• Try it
Please write out the part of the review of The Water Dancer below that starts with "Conduction does not" and goes on through "The Water Dancer.", keeping every word as it is.

• Passage provided

————————

Ta-Nehisi Coates is an American journalist and award-winning non-fiction writer. The Water
Dancer
, about slavery in the 1850s, is his debut novel, and it has it all: momentum, density, a
host of interesting and well-developed characters, an impressive level of research that never
intrudes itself as such, and a moving love story.

Although physical abuse is not disregarded, the novel dwells on what it means inwardly to be
one of the Tasked, those men, women and children who are bought and sold like bales of
tobacco. They must, daily, bury their longing to keep the fruits of their work, to own land, to
marry in the assurance of having their children grow at their sides. A tasked man dare not feel
like a man. A tasked woman knows her body is not her own to bestow. And, daily, the Tasked
live with loss, their families wrenched apart on the auction block (I couldn’t help thinking of the
indigenous children in Canada’s residential schools, torn from their homes to fulfill racist
governmental policies).

Coates made the risky literary choice of grounding the novel in the supernatural – and, in my
opinion, did so believably, with technical skill, restraint and conviction (I tend to steer away
from magic realism and fantasy). Hiram, through his phenomenal memory for everything and
everyone but his lost mother, the water dancer of the title, carries the seeds of Conduction within
him: the ability to rescue individual slaves by entering the waters of a river and transporting
himself bodily from one place to another on the bridge of memory, on the sheer power of story.
Conduction does not merely function as metaphor (albeit a very strong one). It is the essence of
the novel.

My only caveat with the supernatural element is the possibility of downplaying the very real
terrors and hazards that slaves on the run faced: the underground railroad could not work
miracles and the punishment should you be caught could be horrendous. Yet without
Conduction, would not the novel have lacked the deeply felt, intimate sense of a people whose
oppression engendered, perhaps not always consciously, the communal strength of story, music,
dance, and powerful, subversive memories?

Memory is the consolation of the Tasked, Hiram tells us, for to forget is truly to be enslaved.
Thank you, Ta-Nehisi Coates, for your prodigious work of memory in The Water Dancer.

————————

• Material provided
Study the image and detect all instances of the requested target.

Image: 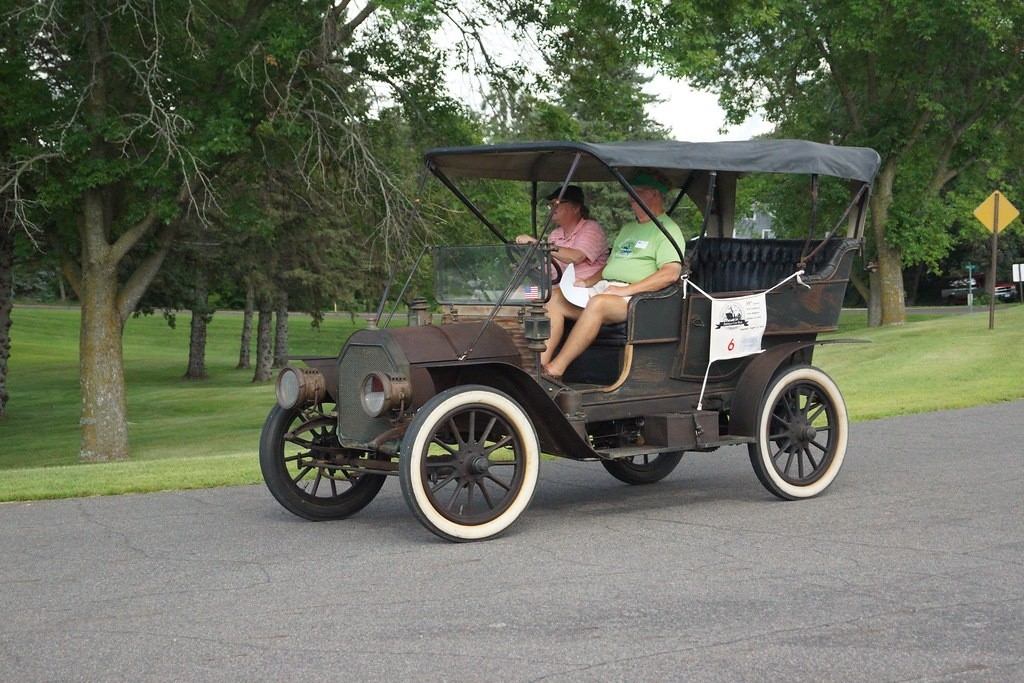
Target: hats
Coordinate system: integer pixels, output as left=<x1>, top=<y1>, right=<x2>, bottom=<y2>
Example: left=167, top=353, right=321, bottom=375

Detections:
left=629, top=168, right=673, bottom=194
left=545, top=185, right=585, bottom=205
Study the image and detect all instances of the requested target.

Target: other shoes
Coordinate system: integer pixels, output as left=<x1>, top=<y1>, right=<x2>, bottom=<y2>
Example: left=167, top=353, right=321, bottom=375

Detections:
left=540, top=366, right=563, bottom=384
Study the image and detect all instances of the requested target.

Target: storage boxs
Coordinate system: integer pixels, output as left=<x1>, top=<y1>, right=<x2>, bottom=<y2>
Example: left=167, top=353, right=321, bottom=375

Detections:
left=644, top=410, right=719, bottom=448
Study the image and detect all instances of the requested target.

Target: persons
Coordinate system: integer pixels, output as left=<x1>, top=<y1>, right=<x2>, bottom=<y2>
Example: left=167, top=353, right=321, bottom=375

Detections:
left=509, top=185, right=609, bottom=284
left=540, top=171, right=685, bottom=380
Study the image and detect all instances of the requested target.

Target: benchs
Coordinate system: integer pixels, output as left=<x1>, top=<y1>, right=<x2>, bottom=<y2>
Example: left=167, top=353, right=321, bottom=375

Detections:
left=564, top=248, right=693, bottom=337
left=691, top=237, right=861, bottom=293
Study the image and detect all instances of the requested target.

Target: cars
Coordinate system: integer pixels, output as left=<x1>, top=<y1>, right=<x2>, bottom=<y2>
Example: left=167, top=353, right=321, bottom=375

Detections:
left=941, top=275, right=1017, bottom=306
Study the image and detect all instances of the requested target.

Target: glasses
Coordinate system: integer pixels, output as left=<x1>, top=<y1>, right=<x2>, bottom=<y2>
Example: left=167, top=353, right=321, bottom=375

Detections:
left=545, top=200, right=568, bottom=209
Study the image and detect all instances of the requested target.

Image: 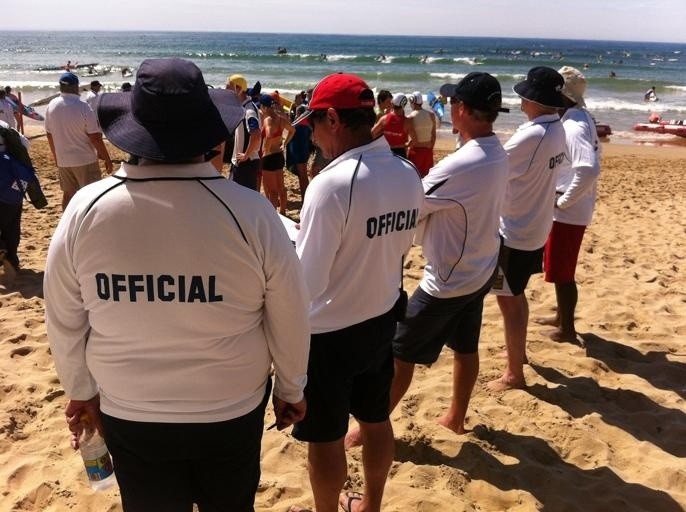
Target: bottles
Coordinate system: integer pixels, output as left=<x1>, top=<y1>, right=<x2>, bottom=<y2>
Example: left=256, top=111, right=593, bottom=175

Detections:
left=79, top=413, right=117, bottom=492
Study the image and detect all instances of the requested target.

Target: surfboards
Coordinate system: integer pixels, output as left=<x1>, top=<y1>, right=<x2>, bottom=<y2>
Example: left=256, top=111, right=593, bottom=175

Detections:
left=427, top=91, right=444, bottom=120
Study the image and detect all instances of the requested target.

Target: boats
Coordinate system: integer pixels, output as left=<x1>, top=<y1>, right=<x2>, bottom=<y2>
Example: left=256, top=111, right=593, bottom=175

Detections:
left=634, top=119, right=686, bottom=138
left=594, top=119, right=613, bottom=138
left=123, top=69, right=135, bottom=78
left=39, top=62, right=98, bottom=71
left=278, top=47, right=288, bottom=54
left=80, top=63, right=115, bottom=79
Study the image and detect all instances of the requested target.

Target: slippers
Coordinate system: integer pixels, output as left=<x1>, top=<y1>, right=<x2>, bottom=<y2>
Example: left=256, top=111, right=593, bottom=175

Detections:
left=340, top=492, right=363, bottom=512
left=286, top=506, right=312, bottom=512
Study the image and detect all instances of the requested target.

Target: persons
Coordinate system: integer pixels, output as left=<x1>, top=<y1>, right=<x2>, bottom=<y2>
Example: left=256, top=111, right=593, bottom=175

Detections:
left=294, top=75, right=423, bottom=512
left=534, top=67, right=602, bottom=341
left=344, top=71, right=509, bottom=447
left=644, top=87, right=655, bottom=100
left=0, top=61, right=133, bottom=273
left=44, top=58, right=311, bottom=512
left=481, top=67, right=577, bottom=390
left=371, top=89, right=467, bottom=179
left=222, top=76, right=325, bottom=229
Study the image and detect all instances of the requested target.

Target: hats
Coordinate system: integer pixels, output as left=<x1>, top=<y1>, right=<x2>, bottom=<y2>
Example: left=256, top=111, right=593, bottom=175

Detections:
left=59, top=73, right=78, bottom=86
left=558, top=66, right=587, bottom=108
left=290, top=72, right=375, bottom=127
left=122, top=83, right=131, bottom=89
left=409, top=91, right=422, bottom=105
left=228, top=74, right=279, bottom=108
left=440, top=72, right=509, bottom=113
left=91, top=81, right=102, bottom=86
left=97, top=59, right=246, bottom=161
left=391, top=93, right=407, bottom=108
left=512, top=67, right=577, bottom=110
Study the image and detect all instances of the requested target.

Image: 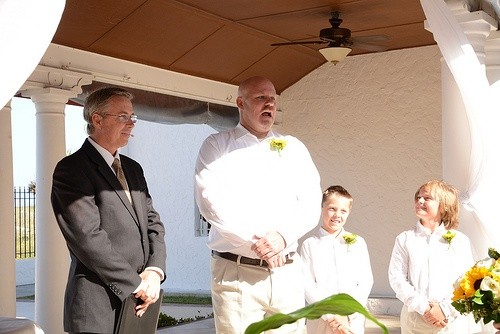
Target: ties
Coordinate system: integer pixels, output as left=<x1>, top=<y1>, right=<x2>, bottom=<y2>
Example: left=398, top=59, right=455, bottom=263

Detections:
left=111, top=158, right=135, bottom=210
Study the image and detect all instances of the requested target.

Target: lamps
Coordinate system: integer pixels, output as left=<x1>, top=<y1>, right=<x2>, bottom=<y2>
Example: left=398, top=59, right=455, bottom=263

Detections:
left=319, top=47, right=352, bottom=66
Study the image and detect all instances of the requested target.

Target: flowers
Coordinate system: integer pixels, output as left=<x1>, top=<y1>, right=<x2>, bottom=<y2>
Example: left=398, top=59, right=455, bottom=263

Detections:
left=451, top=245, right=500, bottom=333
left=442, top=230, right=457, bottom=244
left=270, top=137, right=287, bottom=153
left=342, top=233, right=359, bottom=245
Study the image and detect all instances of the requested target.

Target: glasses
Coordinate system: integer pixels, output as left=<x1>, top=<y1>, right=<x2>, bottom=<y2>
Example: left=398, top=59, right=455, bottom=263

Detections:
left=104, top=113, right=138, bottom=123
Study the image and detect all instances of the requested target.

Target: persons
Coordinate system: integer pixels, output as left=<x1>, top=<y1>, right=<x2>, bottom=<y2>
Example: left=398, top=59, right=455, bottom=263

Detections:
left=301, top=185, right=374, bottom=333
left=388, top=179, right=476, bottom=334
left=194, top=77, right=322, bottom=333
left=50, top=85, right=168, bottom=334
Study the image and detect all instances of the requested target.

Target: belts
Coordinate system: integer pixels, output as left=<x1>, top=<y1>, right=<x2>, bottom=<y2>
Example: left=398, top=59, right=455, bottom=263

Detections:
left=212, top=249, right=296, bottom=266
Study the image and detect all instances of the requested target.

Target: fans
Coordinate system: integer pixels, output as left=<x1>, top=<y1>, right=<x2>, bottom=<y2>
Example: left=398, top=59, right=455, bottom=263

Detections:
left=270, top=12, right=392, bottom=65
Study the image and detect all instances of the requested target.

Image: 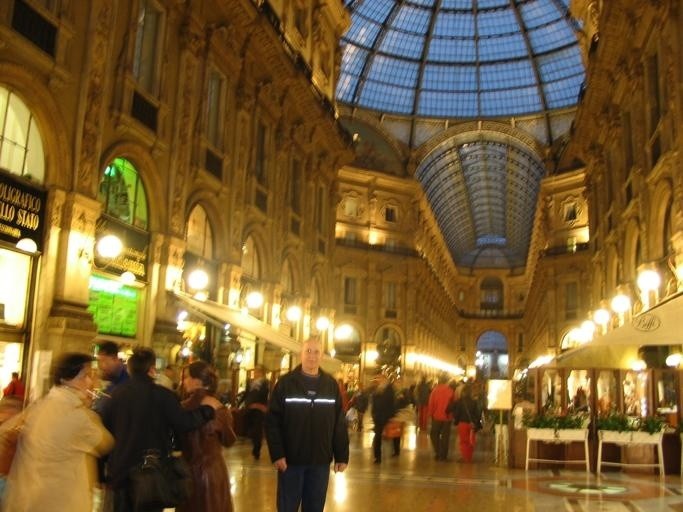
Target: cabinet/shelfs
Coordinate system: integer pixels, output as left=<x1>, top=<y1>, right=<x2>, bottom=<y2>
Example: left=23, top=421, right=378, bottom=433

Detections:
left=597, top=429, right=665, bottom=476
left=525, top=428, right=590, bottom=472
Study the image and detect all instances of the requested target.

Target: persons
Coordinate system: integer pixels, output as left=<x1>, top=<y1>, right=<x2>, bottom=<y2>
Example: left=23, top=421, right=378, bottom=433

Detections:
left=348, top=383, right=368, bottom=433
left=98, top=347, right=222, bottom=512
left=247, top=377, right=268, bottom=460
left=427, top=377, right=454, bottom=461
left=264, top=337, right=350, bottom=512
left=176, top=362, right=237, bottom=512
left=3, top=371, right=25, bottom=402
left=371, top=377, right=401, bottom=465
left=90, top=343, right=127, bottom=385
left=446, top=385, right=481, bottom=463
left=408, top=375, right=434, bottom=432
left=1, top=353, right=117, bottom=512
left=453, top=378, right=466, bottom=426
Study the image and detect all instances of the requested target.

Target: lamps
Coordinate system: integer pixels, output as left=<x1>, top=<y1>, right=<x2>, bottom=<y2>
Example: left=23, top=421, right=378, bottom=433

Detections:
left=487, top=379, right=513, bottom=472
left=173, top=270, right=209, bottom=300
left=676, top=262, right=683, bottom=291
left=570, top=320, right=595, bottom=345
left=80, top=236, right=122, bottom=270
left=231, top=288, right=263, bottom=315
left=334, top=322, right=354, bottom=341
left=629, top=360, right=647, bottom=371
left=284, top=306, right=301, bottom=323
left=666, top=352, right=682, bottom=368
left=637, top=270, right=659, bottom=310
left=314, top=314, right=329, bottom=332
left=121, top=272, right=148, bottom=285
left=611, top=294, right=631, bottom=326
left=594, top=308, right=610, bottom=335
left=16, top=238, right=42, bottom=255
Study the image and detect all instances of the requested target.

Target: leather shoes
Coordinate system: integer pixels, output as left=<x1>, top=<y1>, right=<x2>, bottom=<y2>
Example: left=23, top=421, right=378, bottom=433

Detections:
left=373, top=458, right=381, bottom=464
left=392, top=450, right=400, bottom=458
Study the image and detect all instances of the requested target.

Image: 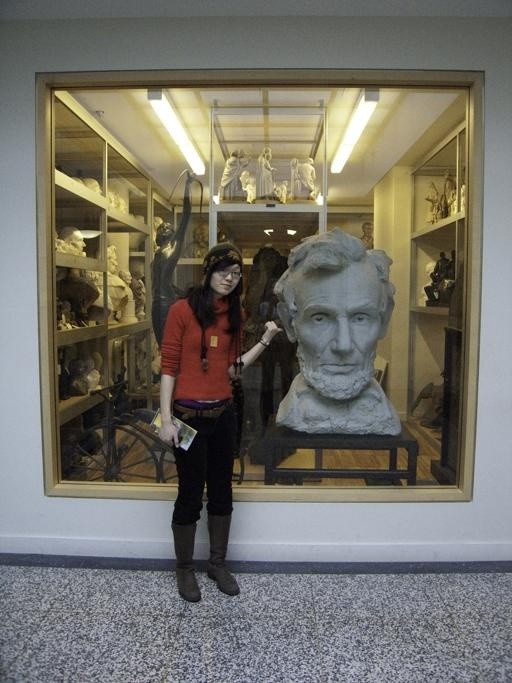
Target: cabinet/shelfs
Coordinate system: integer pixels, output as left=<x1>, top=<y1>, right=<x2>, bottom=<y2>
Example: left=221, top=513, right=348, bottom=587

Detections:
left=51, top=88, right=210, bottom=427
left=205, top=96, right=330, bottom=259
left=402, top=119, right=468, bottom=474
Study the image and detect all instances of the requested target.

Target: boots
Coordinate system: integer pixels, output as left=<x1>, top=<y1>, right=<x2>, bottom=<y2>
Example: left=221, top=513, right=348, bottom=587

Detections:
left=171, top=523, right=200, bottom=602
left=206, top=513, right=240, bottom=594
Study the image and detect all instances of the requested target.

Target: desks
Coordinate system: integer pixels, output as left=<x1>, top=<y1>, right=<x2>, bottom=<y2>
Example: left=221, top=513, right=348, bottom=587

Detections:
left=260, top=410, right=421, bottom=488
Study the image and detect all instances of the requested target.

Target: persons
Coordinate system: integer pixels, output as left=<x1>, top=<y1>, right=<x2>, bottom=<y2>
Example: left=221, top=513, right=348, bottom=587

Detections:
left=274, top=226, right=402, bottom=435
left=421, top=168, right=467, bottom=307
left=260, top=331, right=293, bottom=428
left=216, top=146, right=320, bottom=206
left=151, top=171, right=196, bottom=347
left=55, top=162, right=163, bottom=482
left=161, top=242, right=283, bottom=603
left=360, top=222, right=375, bottom=250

————————

• Result
Conduction does not merely function as metaphor (albeit a very strong one). It is the essence of
the novel.

My only caveat with the supernatural element is the possibility of downplaying the very real
terrors and hazards that slaves on the run faced: the underground railroad could not work
miracles and the punishment should you be caught could be horrendous. Yet without
Conduction, would not the novel have lacked the deeply felt, intimate sense of a people whose
oppression engendered, perhaps not always consciously, the communal strength of story, music,
dance, and powerful, subversive memories?

Memory is the consolation of the Tasked, Hiram tells us, for to forget is truly to be enslaved.
Thank you, Ta-Nehisi Coates, for your prodigious work of memory in The Water Dancer.